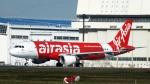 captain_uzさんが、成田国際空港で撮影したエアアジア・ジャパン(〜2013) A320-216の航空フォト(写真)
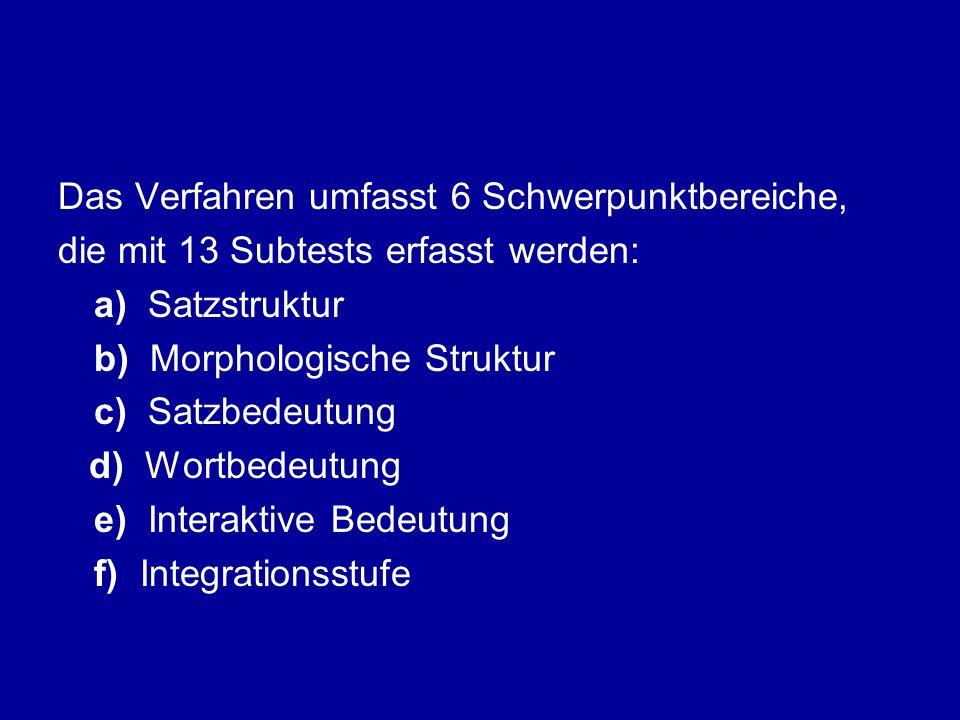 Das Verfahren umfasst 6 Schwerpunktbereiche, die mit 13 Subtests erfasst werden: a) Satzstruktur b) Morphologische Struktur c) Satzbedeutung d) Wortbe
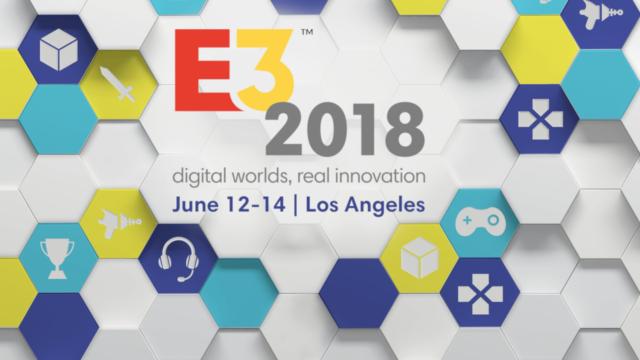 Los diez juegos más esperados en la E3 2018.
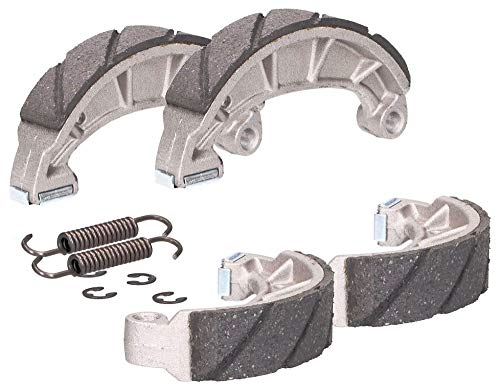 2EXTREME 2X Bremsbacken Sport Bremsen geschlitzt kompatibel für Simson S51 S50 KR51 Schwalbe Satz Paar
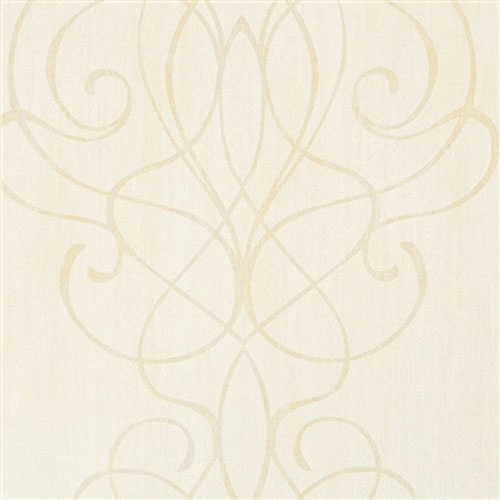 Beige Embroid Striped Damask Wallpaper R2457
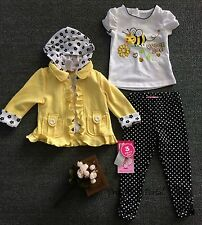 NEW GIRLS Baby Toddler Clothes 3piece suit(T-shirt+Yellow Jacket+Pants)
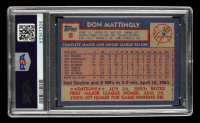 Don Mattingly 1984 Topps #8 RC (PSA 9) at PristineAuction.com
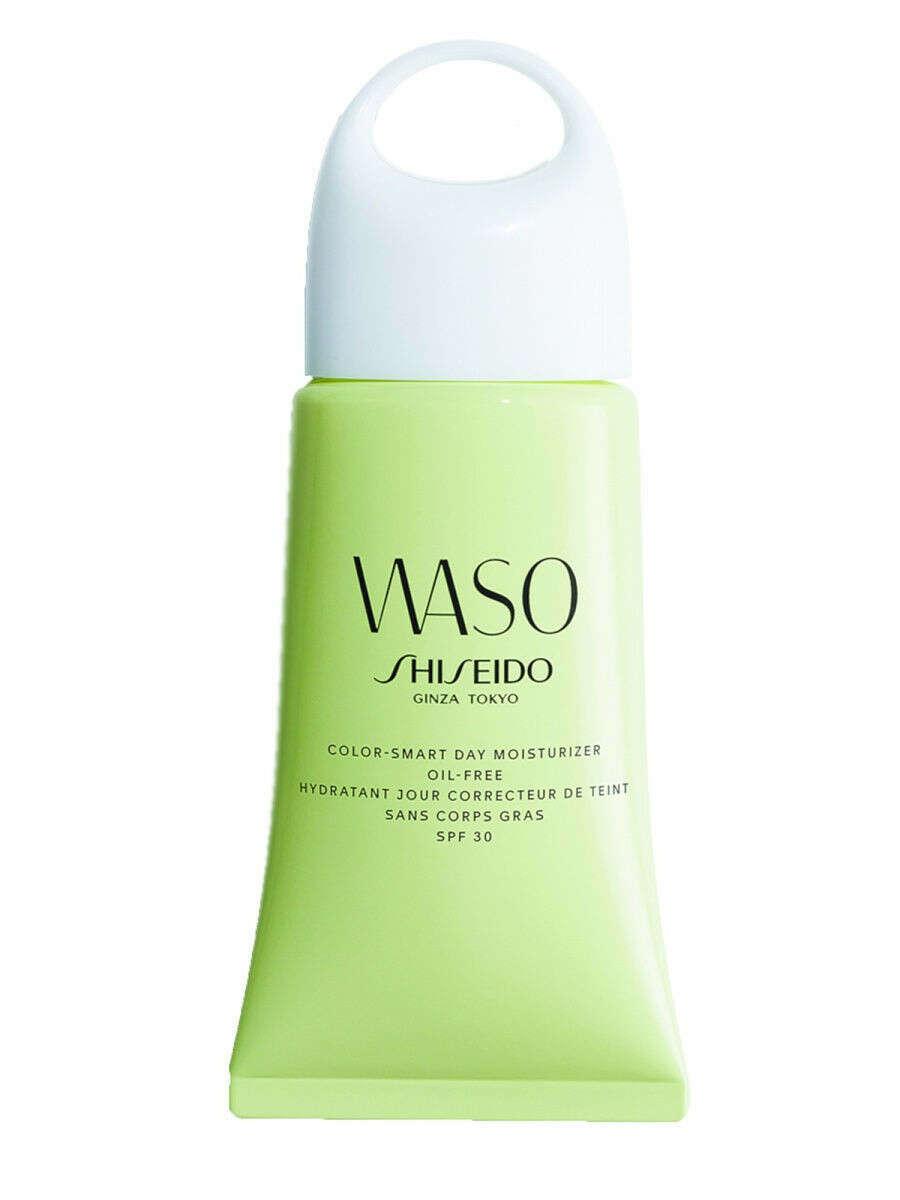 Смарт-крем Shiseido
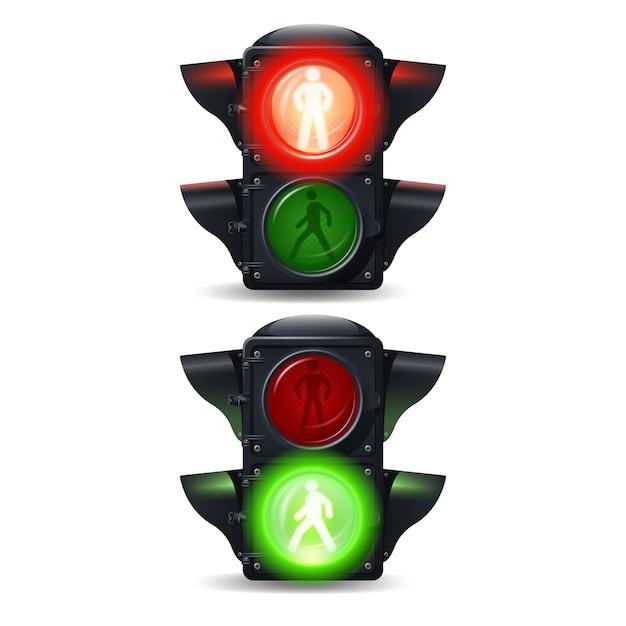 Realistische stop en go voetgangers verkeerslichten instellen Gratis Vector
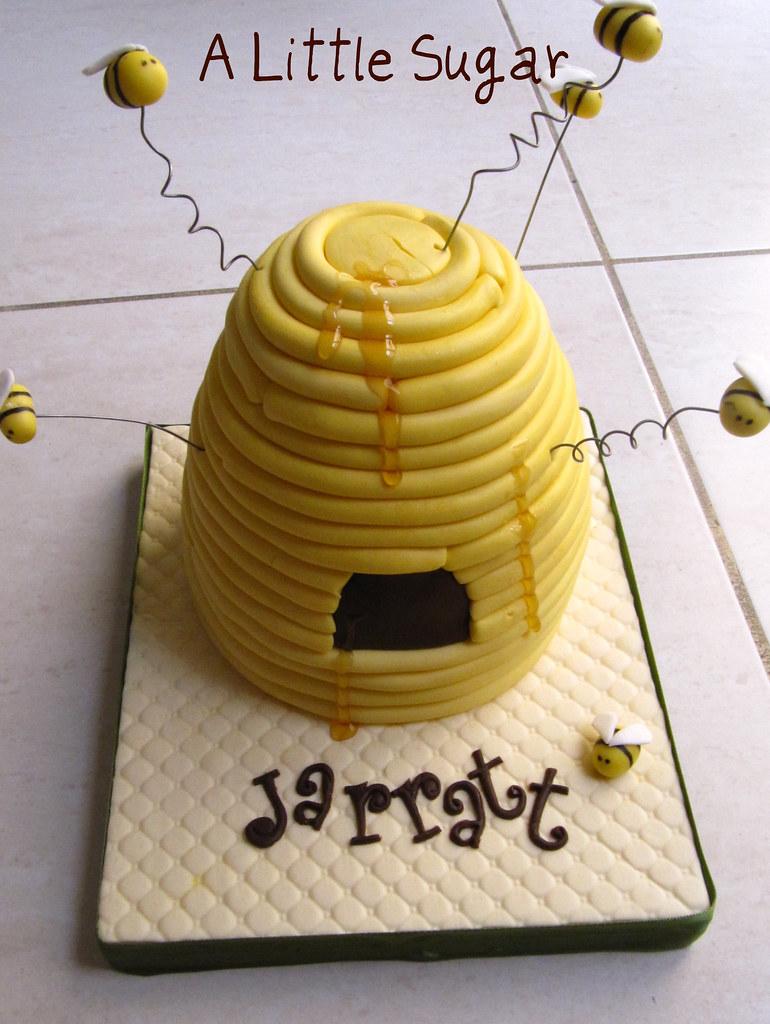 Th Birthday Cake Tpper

* * * *

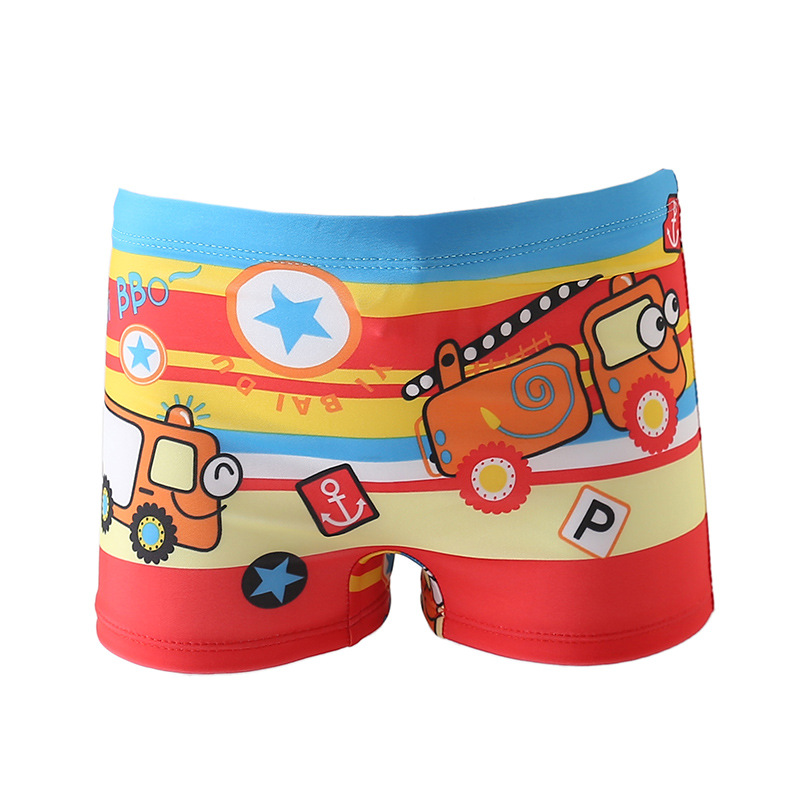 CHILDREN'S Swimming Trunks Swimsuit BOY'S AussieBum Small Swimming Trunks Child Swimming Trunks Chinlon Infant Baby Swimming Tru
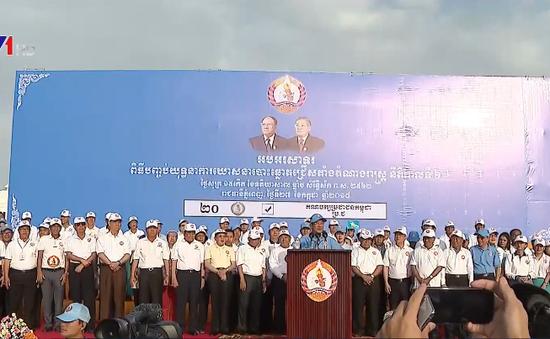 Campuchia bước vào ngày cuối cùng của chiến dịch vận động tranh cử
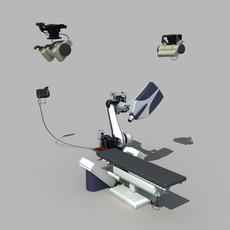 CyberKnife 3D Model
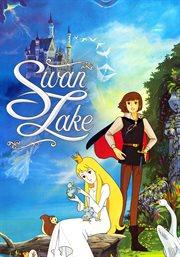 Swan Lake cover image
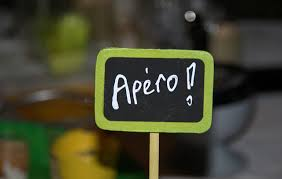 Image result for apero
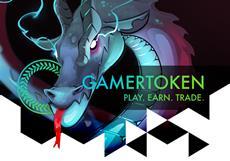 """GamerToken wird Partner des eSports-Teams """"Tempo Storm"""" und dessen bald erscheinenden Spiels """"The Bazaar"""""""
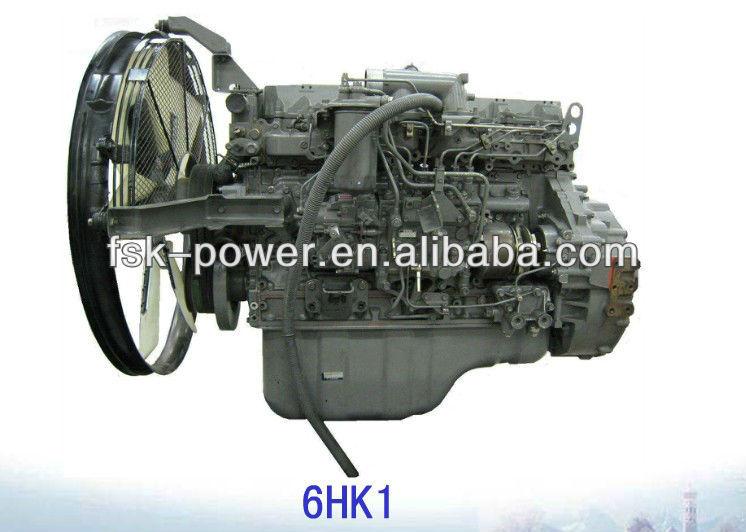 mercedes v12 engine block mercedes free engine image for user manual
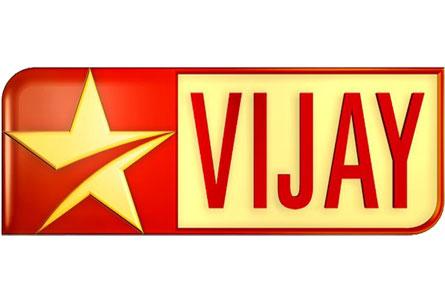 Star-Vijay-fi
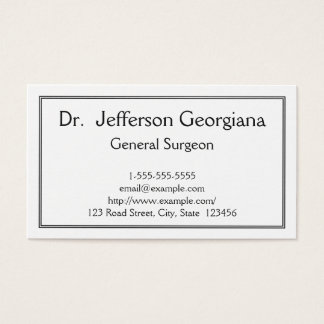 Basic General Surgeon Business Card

* * * *

Description of the task:
Your copy should hold only the lines above from the one containing "captain_uzさんが、" through the one containing "Los diez juegos más esperados en la E3 2018.", exactly as written and free of pictures.

Result:
 captain_uzさんが、成田国際空港で撮影したエアアジア・ジャパン(〜2013) A320-216の航空フォト(写真)
 Das Verfahren umfasst 6 Schwerpunktbereiche, die mit 13 Subtests erfasst werden: a) Satzstruktur b) Morphologische Struktur c) Satzbedeutung d) Wortbe
 Los diez juegos más esperados en la E3 2018.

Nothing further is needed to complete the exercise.